• _What is being asked_
Copy out every one of the entries below word for word, keeping each line and its punctuation unchanged.

## Start Material provided

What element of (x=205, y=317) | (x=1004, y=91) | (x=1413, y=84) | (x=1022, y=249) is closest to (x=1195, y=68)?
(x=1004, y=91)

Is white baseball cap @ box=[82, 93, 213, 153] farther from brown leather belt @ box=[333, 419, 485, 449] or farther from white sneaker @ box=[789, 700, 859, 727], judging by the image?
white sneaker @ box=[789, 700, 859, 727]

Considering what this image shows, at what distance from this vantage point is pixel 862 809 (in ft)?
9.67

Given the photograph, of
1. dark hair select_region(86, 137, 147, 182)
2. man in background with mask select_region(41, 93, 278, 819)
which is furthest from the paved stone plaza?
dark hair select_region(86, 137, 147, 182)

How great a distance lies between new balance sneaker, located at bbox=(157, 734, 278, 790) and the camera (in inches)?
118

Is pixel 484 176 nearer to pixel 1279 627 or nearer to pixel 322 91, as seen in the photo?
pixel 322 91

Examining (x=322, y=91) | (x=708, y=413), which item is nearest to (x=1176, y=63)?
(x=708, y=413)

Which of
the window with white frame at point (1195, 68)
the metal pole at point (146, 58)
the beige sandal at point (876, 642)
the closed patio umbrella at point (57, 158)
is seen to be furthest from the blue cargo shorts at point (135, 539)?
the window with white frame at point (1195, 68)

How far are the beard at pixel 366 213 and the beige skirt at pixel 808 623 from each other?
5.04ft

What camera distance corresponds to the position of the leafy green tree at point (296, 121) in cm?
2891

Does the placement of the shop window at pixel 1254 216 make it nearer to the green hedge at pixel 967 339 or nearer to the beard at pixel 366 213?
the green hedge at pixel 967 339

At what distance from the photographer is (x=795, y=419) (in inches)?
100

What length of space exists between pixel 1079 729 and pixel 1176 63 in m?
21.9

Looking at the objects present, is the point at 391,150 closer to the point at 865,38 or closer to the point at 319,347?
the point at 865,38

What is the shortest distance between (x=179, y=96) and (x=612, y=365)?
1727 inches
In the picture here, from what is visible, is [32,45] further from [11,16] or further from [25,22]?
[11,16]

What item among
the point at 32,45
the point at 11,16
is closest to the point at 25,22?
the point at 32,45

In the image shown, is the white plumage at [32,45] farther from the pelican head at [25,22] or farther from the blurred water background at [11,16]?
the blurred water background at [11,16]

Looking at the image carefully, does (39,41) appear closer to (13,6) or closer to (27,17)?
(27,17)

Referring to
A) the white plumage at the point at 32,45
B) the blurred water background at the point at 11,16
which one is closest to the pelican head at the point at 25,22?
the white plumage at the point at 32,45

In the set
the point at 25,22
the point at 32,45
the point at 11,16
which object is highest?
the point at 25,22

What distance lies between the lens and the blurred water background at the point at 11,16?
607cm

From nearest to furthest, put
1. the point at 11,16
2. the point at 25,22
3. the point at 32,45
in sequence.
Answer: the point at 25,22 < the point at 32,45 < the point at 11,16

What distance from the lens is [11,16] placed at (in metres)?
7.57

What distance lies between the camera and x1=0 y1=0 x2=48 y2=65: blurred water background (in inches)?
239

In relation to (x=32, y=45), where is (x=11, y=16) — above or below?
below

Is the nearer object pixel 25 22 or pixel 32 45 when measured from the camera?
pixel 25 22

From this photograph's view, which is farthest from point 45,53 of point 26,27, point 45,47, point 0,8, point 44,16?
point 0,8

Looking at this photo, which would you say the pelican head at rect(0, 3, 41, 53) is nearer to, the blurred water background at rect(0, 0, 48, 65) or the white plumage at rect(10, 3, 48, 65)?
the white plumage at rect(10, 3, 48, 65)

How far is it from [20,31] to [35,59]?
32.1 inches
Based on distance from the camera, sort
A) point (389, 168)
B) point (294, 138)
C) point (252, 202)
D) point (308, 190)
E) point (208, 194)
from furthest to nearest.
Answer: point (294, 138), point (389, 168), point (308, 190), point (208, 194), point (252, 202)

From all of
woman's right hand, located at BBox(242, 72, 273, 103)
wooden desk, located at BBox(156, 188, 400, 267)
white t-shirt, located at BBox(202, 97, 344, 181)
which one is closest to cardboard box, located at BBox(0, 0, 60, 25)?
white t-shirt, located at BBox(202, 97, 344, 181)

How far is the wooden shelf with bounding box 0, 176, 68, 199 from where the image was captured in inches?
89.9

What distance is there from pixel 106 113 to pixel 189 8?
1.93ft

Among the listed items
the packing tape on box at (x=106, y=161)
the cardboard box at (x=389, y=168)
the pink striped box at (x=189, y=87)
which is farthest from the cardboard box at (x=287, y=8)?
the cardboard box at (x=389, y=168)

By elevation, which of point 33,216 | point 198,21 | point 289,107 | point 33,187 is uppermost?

## End Material provided

• _Reply to the exercise_
What element of (x=205, y=317) | (x=1004, y=91) | (x=1413, y=84) | (x=1022, y=249) is closest to (x=1195, y=68)?
(x=1004, y=91)

Is white baseball cap @ box=[82, 93, 213, 153] farther from brown leather belt @ box=[333, 419, 485, 449] or farther from white sneaker @ box=[789, 700, 859, 727], judging by the image?
white sneaker @ box=[789, 700, 859, 727]

Considering what this image shows, at what distance from this vantage point is pixel 862 809 (in ft)?
9.67

Given the photograph, of
1. dark hair select_region(86, 137, 147, 182)
2. man in background with mask select_region(41, 93, 278, 819)
which is furthest from the paved stone plaza?
dark hair select_region(86, 137, 147, 182)

How great a distance lies between new balance sneaker, located at bbox=(157, 734, 278, 790) and the camera (in inches)?
118

Is pixel 484 176 nearer to pixel 1279 627 or nearer to pixel 322 91, as seen in the photo?
pixel 322 91

Examining (x=322, y=91) | (x=708, y=413), which item is nearest to (x=1176, y=63)?
(x=708, y=413)

Which of
the window with white frame at point (1195, 68)
the metal pole at point (146, 58)
the beige sandal at point (876, 642)
the closed patio umbrella at point (57, 158)
is seen to be furthest from the blue cargo shorts at point (135, 539)?
the window with white frame at point (1195, 68)

How far are the beard at pixel 366 213 and the beige skirt at pixel 808 623 from each other?
5.04ft

What camera distance corresponds to the position of the leafy green tree at point (296, 121) in cm?
2891

Does the placement of the shop window at pixel 1254 216 make it nearer to the green hedge at pixel 967 339 or nearer to the beard at pixel 366 213?
the green hedge at pixel 967 339

At what distance from the photographer is (x=795, y=419) (in inches)?
100

What length of space exists between pixel 1079 729 and pixel 1176 63 in m?
21.9

Looking at the objects present, is the point at 391,150 closer to the point at 865,38 or closer to the point at 319,347?
the point at 865,38

What is the shortest distance between (x=179, y=96) and (x=612, y=365)?
1727 inches
In the picture here, from what is visible, is [32,45] further from [11,16] or further from [25,22]?
[11,16]

What item among
the point at 32,45
the point at 11,16
is closest to the point at 25,22?
the point at 32,45

In the image shown, is the white plumage at [32,45] farther from the pelican head at [25,22] or farther from the blurred water background at [11,16]?
the blurred water background at [11,16]

Looking at the image carefully, does (39,41) appear closer to (13,6) or closer to (27,17)?
(27,17)

Referring to
A) the white plumage at the point at 32,45
B) the blurred water background at the point at 11,16
which one is closest to the pelican head at the point at 25,22?
the white plumage at the point at 32,45

In the set
the point at 25,22
the point at 32,45
the point at 11,16
which object is highest?
the point at 25,22

What distance lies between the lens and the blurred water background at the point at 11,16?
607cm

From nearest to furthest, put
1. the point at 11,16
2. the point at 25,22
3. the point at 32,45
in sequence.
Answer: the point at 25,22 < the point at 32,45 < the point at 11,16

What distance from the lens is [11,16] placed at (in metres)?
7.57

What distance lies between the camera and x1=0 y1=0 x2=48 y2=65: blurred water background (in inches)?
239

In relation to (x=32, y=45), where is (x=11, y=16) — above or below?
below

Is the nearer object pixel 25 22 or pixel 32 45 when measured from the camera?
pixel 25 22

From this photograph's view, which is farthest from point 45,53 of point 26,27, point 45,47, point 0,8, point 44,16?
point 0,8

Looking at this photo, which would you say the pelican head at rect(0, 3, 41, 53) is nearer to, the blurred water background at rect(0, 0, 48, 65) or the white plumage at rect(10, 3, 48, 65)?
the white plumage at rect(10, 3, 48, 65)

How far is it from [20,31] to [35,59]?
32.1 inches
Based on distance from the camera, sort
A) point (389, 168)
B) point (294, 138)
C) point (252, 202)
D) point (308, 190)
E) point (208, 194)
from furthest to nearest.
Answer: point (294, 138), point (389, 168), point (308, 190), point (208, 194), point (252, 202)

From all of
woman's right hand, located at BBox(242, 72, 273, 103)
wooden desk, located at BBox(156, 188, 400, 267)
white t-shirt, located at BBox(202, 97, 344, 181)
which one is closest to cardboard box, located at BBox(0, 0, 60, 25)?
white t-shirt, located at BBox(202, 97, 344, 181)

How far is the wooden shelf with bounding box 0, 176, 68, 199 from where the image was captured in inches?
89.9

What distance is there from pixel 106 113 to pixel 189 8?
1.93ft

Among the listed items
the packing tape on box at (x=106, y=161)
the cardboard box at (x=389, y=168)
the pink striped box at (x=189, y=87)
which is farthest from the cardboard box at (x=287, y=8)?
the cardboard box at (x=389, y=168)

By elevation, which of point 33,216 | point 198,21 | point 289,107 | point 33,187 is uppermost?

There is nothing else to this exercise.